Text to read

* begin *

There are arrests, of course—six, to the best of my knowledge; but when they try to arrest one of the Palestinians, the activists swirl around and manage, with much difficulty, to extricate him from the clutches of the police.  One minor victory. Meanwhile, while I was busy, many things have happened. Uli, my former student, comes week after week to hold up a black flag with a pirate’s skull and bones; some have found this banner enigmatic, though  Uli says its message is self-evident, a perfect emblem of the settlers’ ways. Today one of the settlers manages to snatch it and tear it off the pole, which now, I have to admit, looks a little forlorn. Maybe it’s become a Buddhist flagpole, supporting the deep emptiness of all that is. Then Uli’s cellphone rings, and on the line is a former girlfriend of his, whom he describes as a nihilist or anarchist, utterly apolitical; and by a strange twist such as turns up regularly in Israel, this woman happens to be the sister of one of the settlers inside the building, and the sister’s children are with the former girlfriend and are supposed to be taken “home”, if a stolen piece of Palestinian land counts as home. What to do? Uli doesn’t want the children to be traumatized: “Wait an hour,” he suggests.

And then—when? Some two hours or more have gone by– it’s over. The police drive  off with their captives. Eileen sees Palestinian children grasping stones and broken shards of ceramic in their fists. This is a new danger, worse than anything that has happened so far. She goes over to try to calm them, and others join her, and it works–or maybe the boys decide rightly by themselves. No tear gas or rubber bullets today.

* end *

Prompt A
Set down the passage of the protest account between "And then—when? Some" and "or rubber bullets today.", inclusive.
Prompt B
Resume the protest account, starting right after its final sentence.

Data lines
* begin *

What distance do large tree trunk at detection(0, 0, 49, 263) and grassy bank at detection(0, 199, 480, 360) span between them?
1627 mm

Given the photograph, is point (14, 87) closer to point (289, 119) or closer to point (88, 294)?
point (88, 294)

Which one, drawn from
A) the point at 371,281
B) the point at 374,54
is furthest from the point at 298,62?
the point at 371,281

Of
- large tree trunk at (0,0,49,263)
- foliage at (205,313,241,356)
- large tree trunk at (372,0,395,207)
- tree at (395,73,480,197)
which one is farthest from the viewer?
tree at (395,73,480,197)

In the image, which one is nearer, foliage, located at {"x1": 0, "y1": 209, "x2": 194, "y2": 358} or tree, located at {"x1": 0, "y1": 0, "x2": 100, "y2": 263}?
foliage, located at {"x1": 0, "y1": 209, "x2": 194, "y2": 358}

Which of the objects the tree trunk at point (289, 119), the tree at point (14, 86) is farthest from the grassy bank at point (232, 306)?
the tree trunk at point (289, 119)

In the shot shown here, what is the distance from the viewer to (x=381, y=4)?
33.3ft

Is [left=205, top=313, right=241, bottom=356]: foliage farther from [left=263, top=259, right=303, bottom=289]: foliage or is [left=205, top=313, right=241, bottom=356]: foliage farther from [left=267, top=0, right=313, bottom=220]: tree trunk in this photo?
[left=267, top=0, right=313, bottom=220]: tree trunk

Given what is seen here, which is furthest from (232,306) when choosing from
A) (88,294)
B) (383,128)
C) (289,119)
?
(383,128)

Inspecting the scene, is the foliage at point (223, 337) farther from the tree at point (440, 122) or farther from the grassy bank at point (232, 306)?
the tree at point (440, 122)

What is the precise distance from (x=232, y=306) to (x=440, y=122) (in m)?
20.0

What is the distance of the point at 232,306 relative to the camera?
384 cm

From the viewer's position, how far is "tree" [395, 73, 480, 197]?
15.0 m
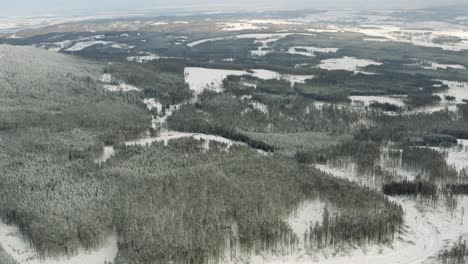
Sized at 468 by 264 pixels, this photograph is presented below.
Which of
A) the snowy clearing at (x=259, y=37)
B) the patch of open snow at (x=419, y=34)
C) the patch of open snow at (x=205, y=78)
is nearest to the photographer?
the patch of open snow at (x=205, y=78)

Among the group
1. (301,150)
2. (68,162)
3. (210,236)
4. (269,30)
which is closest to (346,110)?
(301,150)

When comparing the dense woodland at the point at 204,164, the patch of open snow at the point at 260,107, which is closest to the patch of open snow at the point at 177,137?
the dense woodland at the point at 204,164

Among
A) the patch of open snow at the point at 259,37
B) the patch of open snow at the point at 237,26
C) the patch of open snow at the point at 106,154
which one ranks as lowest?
the patch of open snow at the point at 106,154

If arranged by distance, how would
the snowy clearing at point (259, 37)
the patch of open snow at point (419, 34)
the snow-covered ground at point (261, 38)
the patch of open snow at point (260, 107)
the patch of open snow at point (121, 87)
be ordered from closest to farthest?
1. the patch of open snow at point (260, 107)
2. the patch of open snow at point (121, 87)
3. the snow-covered ground at point (261, 38)
4. the patch of open snow at point (419, 34)
5. the snowy clearing at point (259, 37)

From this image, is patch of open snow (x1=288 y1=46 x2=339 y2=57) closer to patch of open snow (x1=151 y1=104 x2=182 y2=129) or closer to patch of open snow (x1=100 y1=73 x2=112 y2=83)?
patch of open snow (x1=100 y1=73 x2=112 y2=83)

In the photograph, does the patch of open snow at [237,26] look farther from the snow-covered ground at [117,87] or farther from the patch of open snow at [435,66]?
the snow-covered ground at [117,87]

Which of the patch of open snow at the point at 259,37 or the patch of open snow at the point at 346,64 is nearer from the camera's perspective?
the patch of open snow at the point at 346,64

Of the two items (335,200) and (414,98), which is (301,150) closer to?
(335,200)
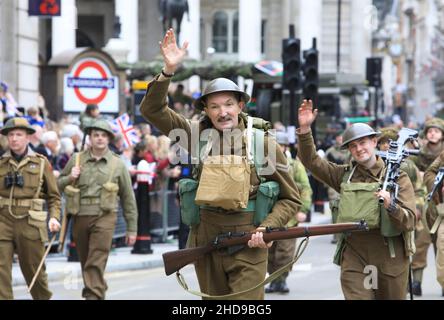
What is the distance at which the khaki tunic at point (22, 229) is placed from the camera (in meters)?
11.5

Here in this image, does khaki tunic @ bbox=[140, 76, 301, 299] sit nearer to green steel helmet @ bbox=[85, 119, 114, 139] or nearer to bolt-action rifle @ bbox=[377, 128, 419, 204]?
bolt-action rifle @ bbox=[377, 128, 419, 204]

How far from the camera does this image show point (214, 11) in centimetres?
7381

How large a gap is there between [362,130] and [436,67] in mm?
88411

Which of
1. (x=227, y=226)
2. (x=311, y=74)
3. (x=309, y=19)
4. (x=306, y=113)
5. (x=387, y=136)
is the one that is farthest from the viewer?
(x=309, y=19)

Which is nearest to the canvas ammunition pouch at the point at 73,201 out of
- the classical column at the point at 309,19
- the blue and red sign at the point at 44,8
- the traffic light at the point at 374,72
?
the blue and red sign at the point at 44,8

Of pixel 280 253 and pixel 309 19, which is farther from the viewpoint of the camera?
pixel 309 19

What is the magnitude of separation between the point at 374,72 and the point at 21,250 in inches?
1075

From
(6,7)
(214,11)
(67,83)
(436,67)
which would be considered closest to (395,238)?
(67,83)

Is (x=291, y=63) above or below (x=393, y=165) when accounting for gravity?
above

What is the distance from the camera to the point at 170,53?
25.5 feet

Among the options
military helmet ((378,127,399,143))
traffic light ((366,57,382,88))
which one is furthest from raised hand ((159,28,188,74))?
traffic light ((366,57,382,88))

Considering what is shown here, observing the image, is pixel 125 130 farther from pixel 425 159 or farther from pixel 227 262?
pixel 227 262

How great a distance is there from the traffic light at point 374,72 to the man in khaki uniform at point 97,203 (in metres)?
25.5

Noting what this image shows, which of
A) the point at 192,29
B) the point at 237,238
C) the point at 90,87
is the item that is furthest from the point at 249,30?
the point at 237,238
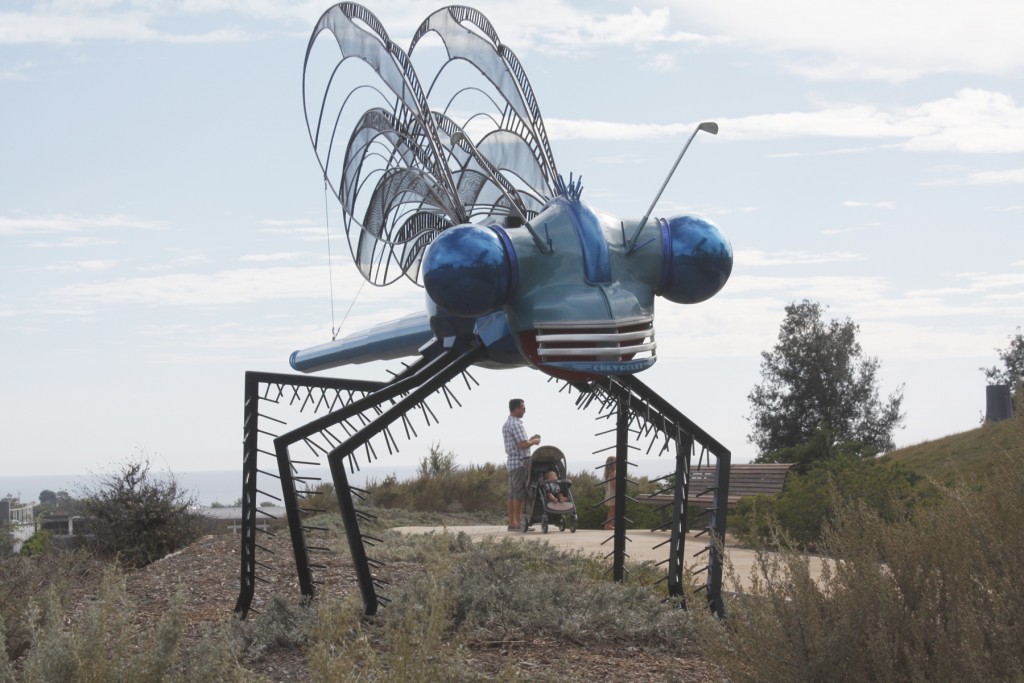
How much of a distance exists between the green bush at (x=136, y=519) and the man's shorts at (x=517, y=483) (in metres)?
4.01

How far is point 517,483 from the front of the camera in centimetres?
1444

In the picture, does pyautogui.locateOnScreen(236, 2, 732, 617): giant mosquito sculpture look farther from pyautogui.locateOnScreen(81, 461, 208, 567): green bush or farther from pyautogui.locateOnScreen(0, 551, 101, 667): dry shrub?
pyautogui.locateOnScreen(81, 461, 208, 567): green bush

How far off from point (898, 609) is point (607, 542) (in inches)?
245

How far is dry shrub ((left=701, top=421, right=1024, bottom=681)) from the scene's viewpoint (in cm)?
445

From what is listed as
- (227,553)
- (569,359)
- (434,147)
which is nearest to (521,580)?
(569,359)

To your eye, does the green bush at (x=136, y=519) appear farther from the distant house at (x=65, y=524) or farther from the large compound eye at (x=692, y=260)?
the large compound eye at (x=692, y=260)

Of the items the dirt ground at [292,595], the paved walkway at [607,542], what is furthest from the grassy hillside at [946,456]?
the dirt ground at [292,595]

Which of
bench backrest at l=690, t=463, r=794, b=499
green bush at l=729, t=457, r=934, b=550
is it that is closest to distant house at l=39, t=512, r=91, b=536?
bench backrest at l=690, t=463, r=794, b=499

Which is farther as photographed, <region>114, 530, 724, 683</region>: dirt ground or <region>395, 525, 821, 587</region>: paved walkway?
<region>395, 525, 821, 587</region>: paved walkway

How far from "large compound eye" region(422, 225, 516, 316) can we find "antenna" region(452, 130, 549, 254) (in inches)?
7.9

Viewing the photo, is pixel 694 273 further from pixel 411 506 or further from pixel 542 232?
pixel 411 506

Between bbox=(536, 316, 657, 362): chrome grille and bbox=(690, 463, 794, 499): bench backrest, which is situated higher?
bbox=(536, 316, 657, 362): chrome grille

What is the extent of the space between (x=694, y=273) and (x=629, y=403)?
42.5 inches

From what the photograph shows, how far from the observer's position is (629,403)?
287 inches
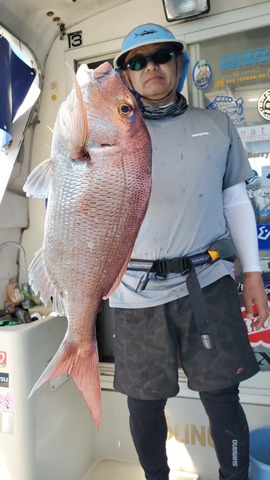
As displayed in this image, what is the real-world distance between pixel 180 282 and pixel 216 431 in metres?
0.75

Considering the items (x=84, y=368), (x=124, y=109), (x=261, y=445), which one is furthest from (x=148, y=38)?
(x=261, y=445)

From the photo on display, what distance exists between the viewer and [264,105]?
282 cm

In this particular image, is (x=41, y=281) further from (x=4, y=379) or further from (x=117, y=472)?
(x=117, y=472)

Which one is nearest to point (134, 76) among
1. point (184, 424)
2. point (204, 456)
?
point (184, 424)

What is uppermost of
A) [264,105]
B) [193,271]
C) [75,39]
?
[75,39]

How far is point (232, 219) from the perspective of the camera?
6.40ft

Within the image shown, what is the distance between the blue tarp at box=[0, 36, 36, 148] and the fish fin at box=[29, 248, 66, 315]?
157 cm

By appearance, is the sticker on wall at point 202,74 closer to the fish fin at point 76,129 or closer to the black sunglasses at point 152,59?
the black sunglasses at point 152,59

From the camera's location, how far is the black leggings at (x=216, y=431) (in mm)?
1767

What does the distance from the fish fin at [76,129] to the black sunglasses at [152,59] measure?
0.84 metres

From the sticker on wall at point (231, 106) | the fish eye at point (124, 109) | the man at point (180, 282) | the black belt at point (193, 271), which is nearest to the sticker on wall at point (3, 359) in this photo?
the man at point (180, 282)

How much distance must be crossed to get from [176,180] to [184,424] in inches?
78.1

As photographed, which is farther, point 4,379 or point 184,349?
point 4,379

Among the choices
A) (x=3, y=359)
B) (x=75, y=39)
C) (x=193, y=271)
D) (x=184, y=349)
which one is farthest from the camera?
(x=75, y=39)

* end *

Result A
And then—when? Some two hours or more have gone by– it’s over. The police drive  off with their captives. Eileen sees Palestinian children grasping stones and broken shards of ceramic in their fists. This is a new danger, worse than anything that has happened so far. She goes over to try to calm them, and others join her, and it works–or maybe the boys decide rightly by themselves. No tear gas or rubber bullets today.

Result B
On  the main road just beside us, while we’re still embroiled in the  melée, drums beating, people screaming,  a  Palestinian car,  brightly decorated with white ribbons, with bride and groom inside, painfully threads its way past this battle zone, somehow avoiding the jeeps of the Border Guards that block the way. Will they make it in time to the wedding?

About suffering they were never wrong,
The Old Masters: how well they understood
Its human position, how it takes place
When someone else is eating or opening a window or just walking dully along…

The Auden poem happens to be about us, Eileen and me: we spent this morning in Tel Aviv shopping for Misha’s wedding. Should I be feeling guilty for this great joy, this pleasure, when I could have been in south Hebron or Silwan or Nabi Saleh, when I could have bound up the wounds of the suffering and tried, at least, to free the slaves? No, I should not. But you know—it’s utterly impossible to make sense of these sharp transitions.  It’s crazy. One moment we’re having our espresso in Tel Aviv, and the next we’re here with the police and the settlers and the dust and the drums and the pain and the unanswerable questions and the hopelessness and the dread. Whatever god invented the world we inhabit didn’t think things through. I wish Him a speedy recovery.